Thursday, August 27, 2009

A post in which I ponder societal sadness

I’ve been thinking a lot this week about the pervasiveness of sadness in our society; movies in particular. I post comments on the Mountain Xpress website in the movie section every now and again, and have gotten into a bit of a debate about this with Ken Hanke, their movie reviewer. He is no doubt far better educated about film than I am, but is an ardent defender of the sad movie.

Basically, he seems to feel that sad movies are the ones sad people want to see – I wouldn’t know, I don’t go to the movies when I’m sad. He has also espoused the belief that sad movies seem to in some way help people to deal with their own feelings of sadness. It’s actually pretty natural for me to know how to deal with my own sadness, so that doesn’t work as an explanation for me, with the possible exception of psychopaths who need to be shown how to behave.

At particular we are debating the virtues of The Hours, widely lauded as a work of art, and nominee for nine Academy Awards. It was also one of the most depressing movies I have ever seen. It wallowed in the abounding misery that every character was living in, and culminated in the lovingly detailed suicide of Virginia Woolf. I don’t understand how this is entertainment. I can’t understand why anyone would want to spend two hours watching someone else’s descent into mental illness and suicide. To me it’s like slowing down to take a really good long look at a bad car accident, but apparently this viewpoint makes me simple-minded.

It’s not that I deplore all sad movies. There are even some tragedies that I enjoy. But I need a little distance. The distance of black and white, or a stylized death, as in Dark Victory. Or the distance of remote history and stylization, as in Cleopatra with Elizabeth Taylor. Or the distance of hyperbole, as in Female Trouble. Somehow, the immediacy of The Hours is what my problem is. It’s voyeuristic. It’s like reading some mental patient’s diary.

So I’ve been trying to understand this love of misery as entertainment. I don’t think we can have such a large vein of schadenfreude in this country, or at least I hope we don’t. What I see, and have been argued down on, is a coarsening of culture. Apparently we now need to see a person cut off their own foot, or put rocks in their pockets and walk in to a river to drown in order to feel anything. I don’t want to go to the movies and have PTSD later. But apparently these things don’t bother other people.

So when I go to the movies I am usually given a choice between the moronic and the morose. They’re either movies that were made for 14 year old boys, or movies you need therapy after, as a rule.
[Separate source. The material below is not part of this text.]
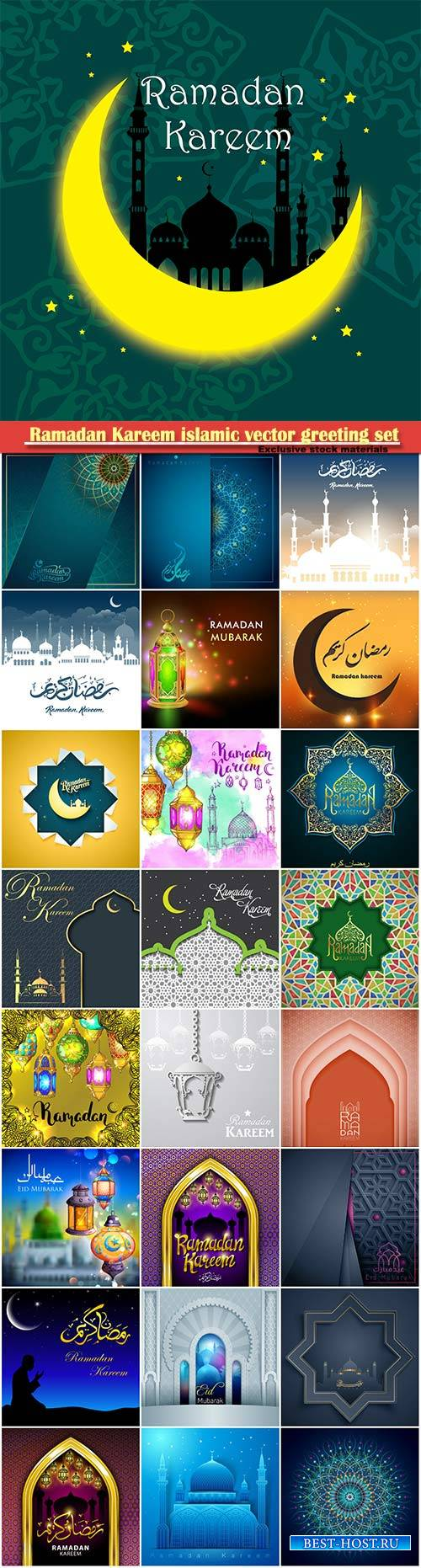Ramadan Kareem islamic vector greeting set # 2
No points for pointing out that Twilight was written for 14 year old girls. (And apparently many homosexuals, but I digress.) There was a time when the movies were about escaping reality, and I guess that’s what I miss. Now apparently if you’re a serious director, your task is to hold a magnifying glass up to reality. Find the grittiest and grimmest subject matter you can find, and see if you can make it still grimmer.
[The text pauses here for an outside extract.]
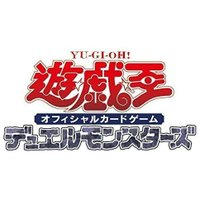 遊戯王OCG デュエルモンスターズ WORLD PREMIERE PACK 2021 BOX
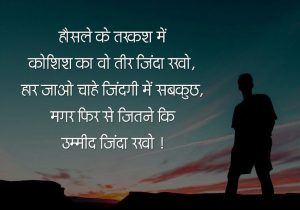 Best Hindi Motivational Quotes pics Images Download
I’m pondering what this says about the world today. It seems to be all or nothing in so many things. And in yet another way, I don’t seem to fit in anymore. I’m thinking a lot about a quote from George Carlin “Doesn’t anyone just take a walk anymore?”
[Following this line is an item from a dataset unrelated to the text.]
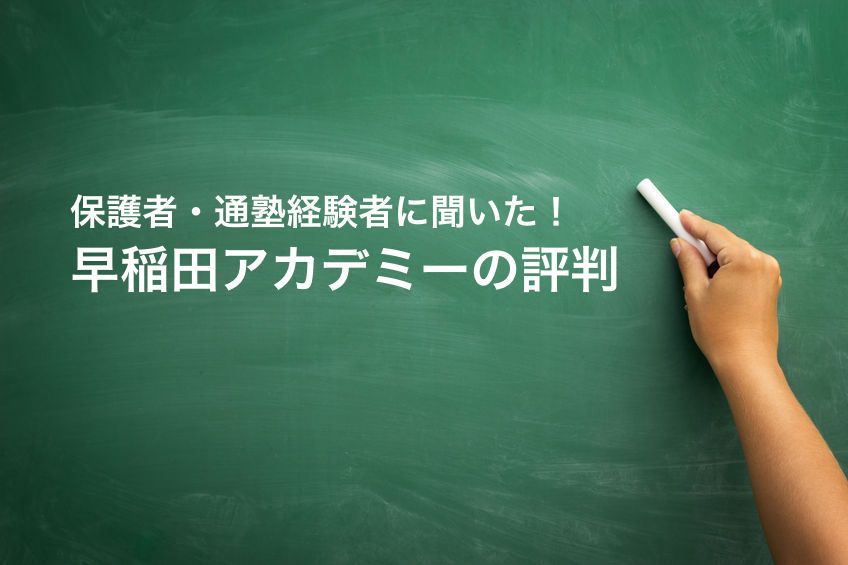 早稲田アカデミーの評判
I asked an English professor in Columbia once why all 'literature' was so sad. He said he wouldn't describe it as sad, but that people don't change unless they face adversity. Books about happy people aren't transformative, and thus usually not literature. I don't know about most folks, but I face a bellyfull of adversity every day. I don't need it in my off hours. But maybe that just makes me simple, and unwilling to improve myself.

With so much sadness in the world, I just can’t see standing in line to pay money to stuff myself with still more.

1 comment:

Ms. Red said...

I think that is the very reason that I am so attracted to the fantasy books that I read. I get enough of reality every day. I like to escape to a world where evil and good is pretty clear cut A place where magic is possible, and dragons and and fairies are tangible creatures. It allows me to get away and escape the reality of my life and pretend for a little while. What ever happened to Danny Kaye and Bob hope... I miss that hour and a half, where I could just laugh. I know it wasn't real. That was the point. I avoid sad movies like I do chick flicks, no need to encourage a morose spirit.